→ **Task brief**: Among the lines below, output only those between the line holding "common name: african bush elephant" and the line holding "scientific name: Mus", inclusive, exactly as written and with no pictures.

.....

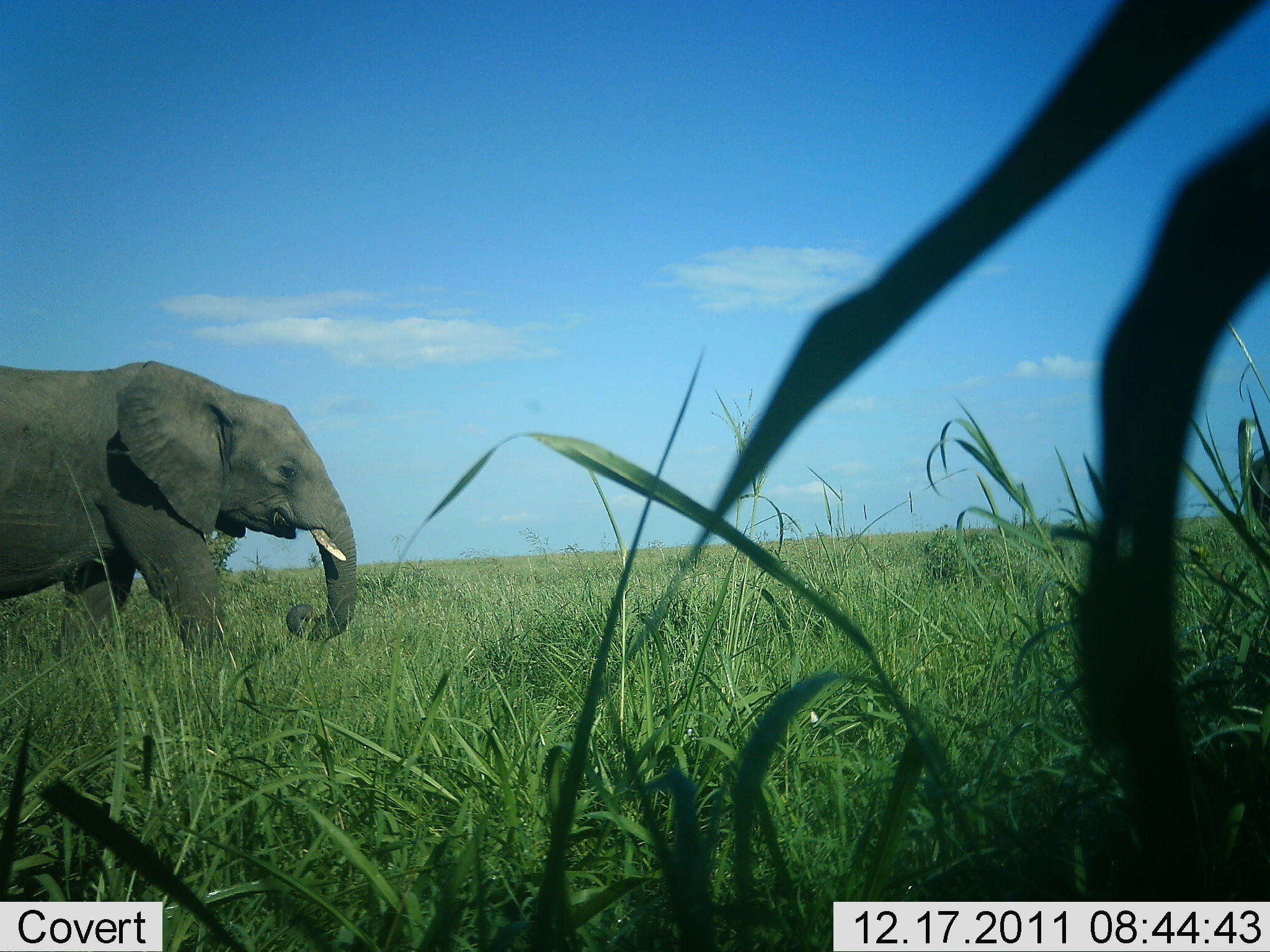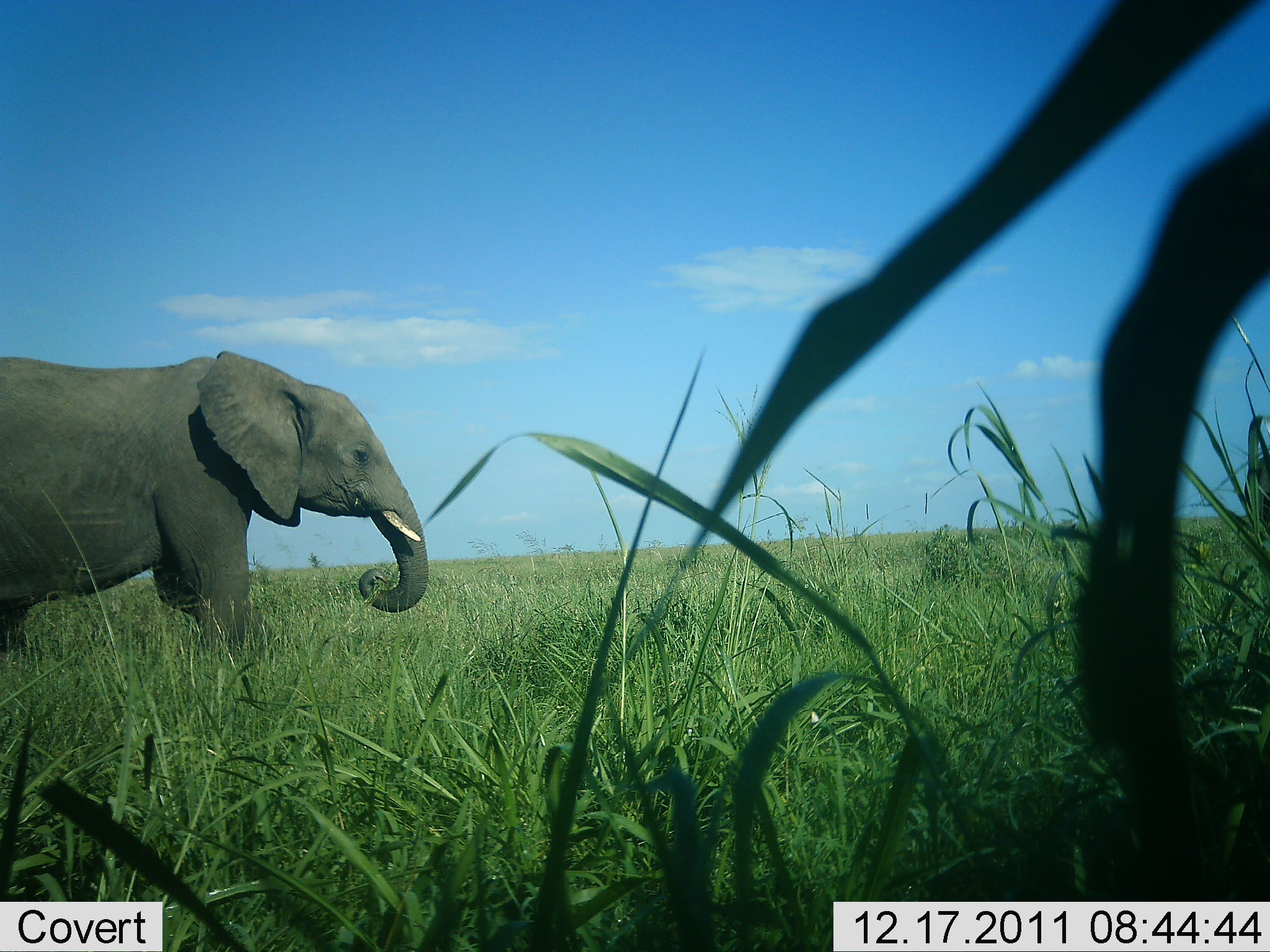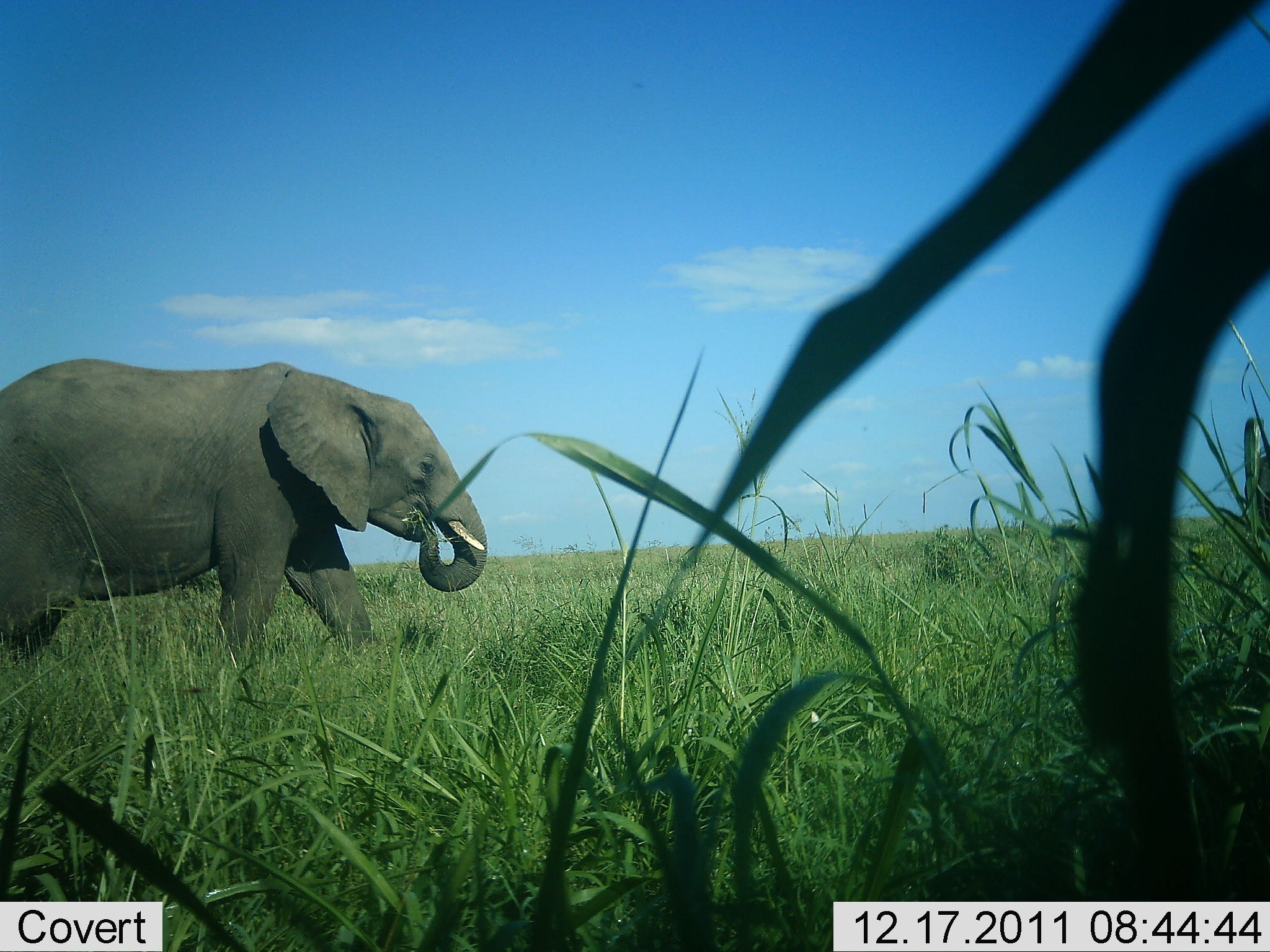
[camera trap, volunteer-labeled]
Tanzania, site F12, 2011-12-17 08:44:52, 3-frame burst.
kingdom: Animalia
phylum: Chordata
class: Mammalia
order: Proboscidea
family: Elephantidae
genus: Loxodonta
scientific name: Loxodonta africana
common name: african bush elephant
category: elephant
Elephant (african bush elephant) (Loxodonta africana), count 1. Behavior (volunteer vote fractions): standing 6%, resting 0%, moving 72%, interacting 0%. Young present (vote fraction): 0%. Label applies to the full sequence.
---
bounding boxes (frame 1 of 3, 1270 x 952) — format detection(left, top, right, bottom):
animal: detection(0, 360, 360, 679); detection(1249, 453, 1270, 537)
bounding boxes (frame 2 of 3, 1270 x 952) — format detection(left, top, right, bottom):
animal: detection(0, 350, 429, 662); detection(1244, 454, 1270, 539)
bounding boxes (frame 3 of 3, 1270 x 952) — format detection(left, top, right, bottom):
animal: detection(0, 359, 488, 683); detection(1243, 455, 1270, 522)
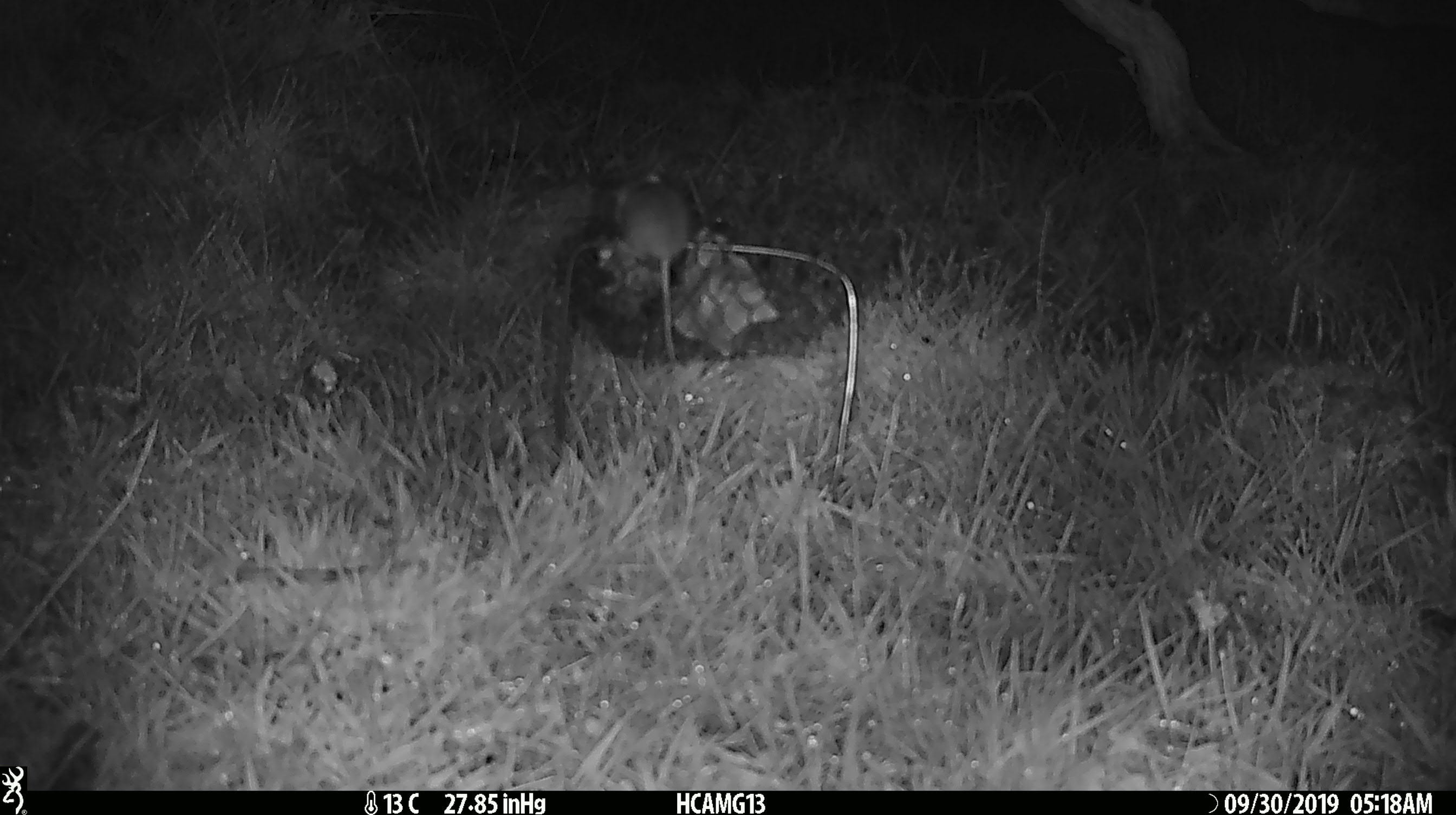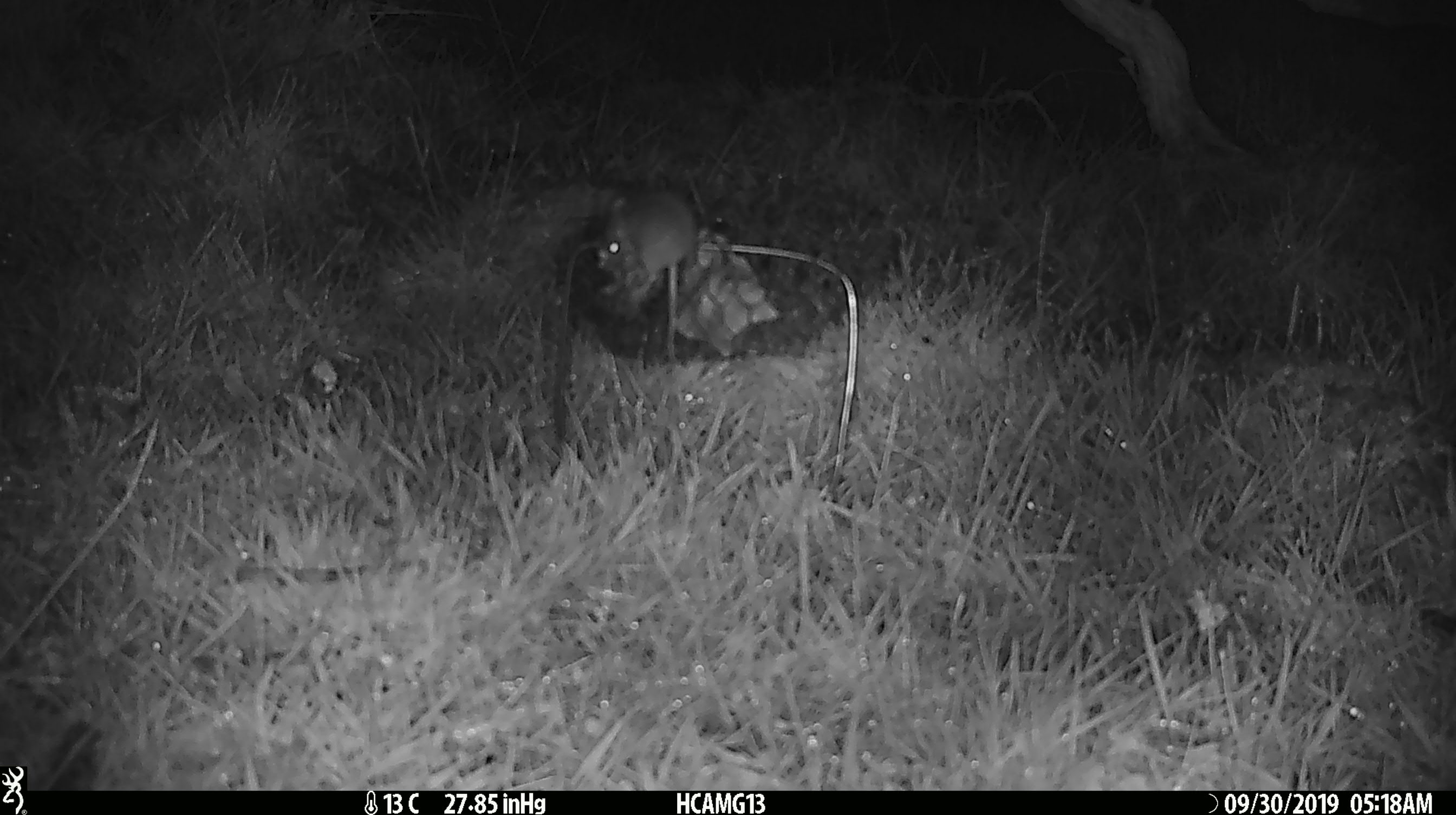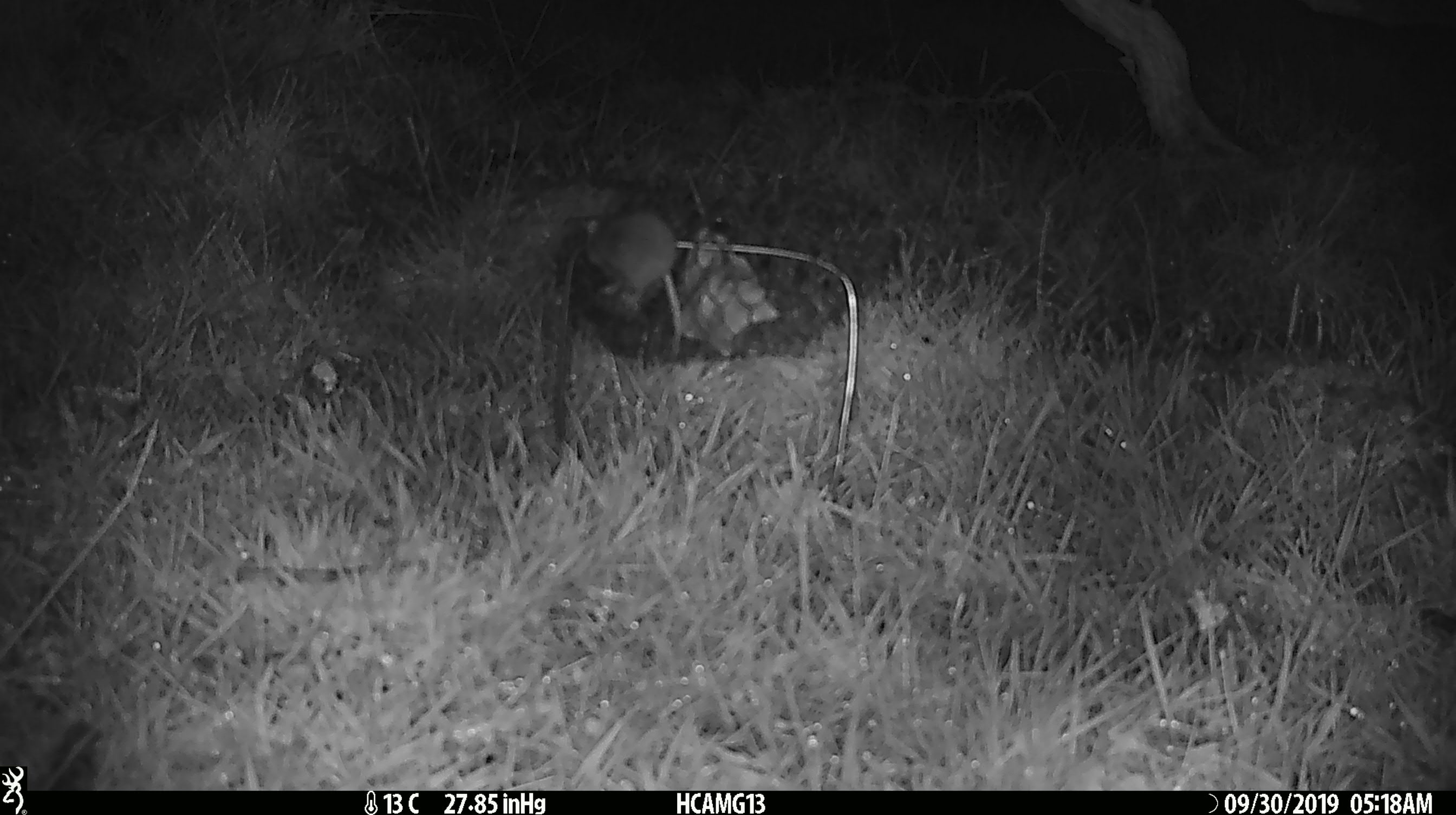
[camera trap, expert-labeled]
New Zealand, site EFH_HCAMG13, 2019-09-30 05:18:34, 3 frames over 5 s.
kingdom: Animalia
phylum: Chordata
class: Mammalia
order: Rodentia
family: Muridae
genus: Mus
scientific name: Mus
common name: mouse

.....

→ **Expected answer**:
common name: african bush elephant
category: elephant
Elephant (african bush elephant) (Loxodonta africana), count 1. Behavior (volunteer vote fractions): standing 6%, resting 0%, moving 72%, interacting 0%. Young present (vote fraction): 0%. Label applies to the full sequence.
---
bounding boxes (frame 1 of 3, 1270 x 952) — format detection(left, top, right, bottom):
animal: detection(0, 360, 360, 679); detection(1249, 453, 1270, 537)
bounding boxes (frame 2 of 3, 1270 x 952) — format detection(left, top, right, bottom):
animal: detection(0, 350, 429, 662); detection(1244, 454, 1270, 539)
bounding boxes (frame 3 of 3, 1270 x 952) — format detection(left, top, right, bottom):
animal: detection(0, 359, 488, 683); detection(1243, 455, 1270, 522)
[camera trap, expert-labeled]
New Zealand, site EFH_HCAMG13, 2019-09-30 05:18:34, 3 frames over 5 s.
kingdom: Animalia
phylum: Chordata
class: Mammalia
order: Rodentia
family: Muridae
genus: Mus
scientific name: Mus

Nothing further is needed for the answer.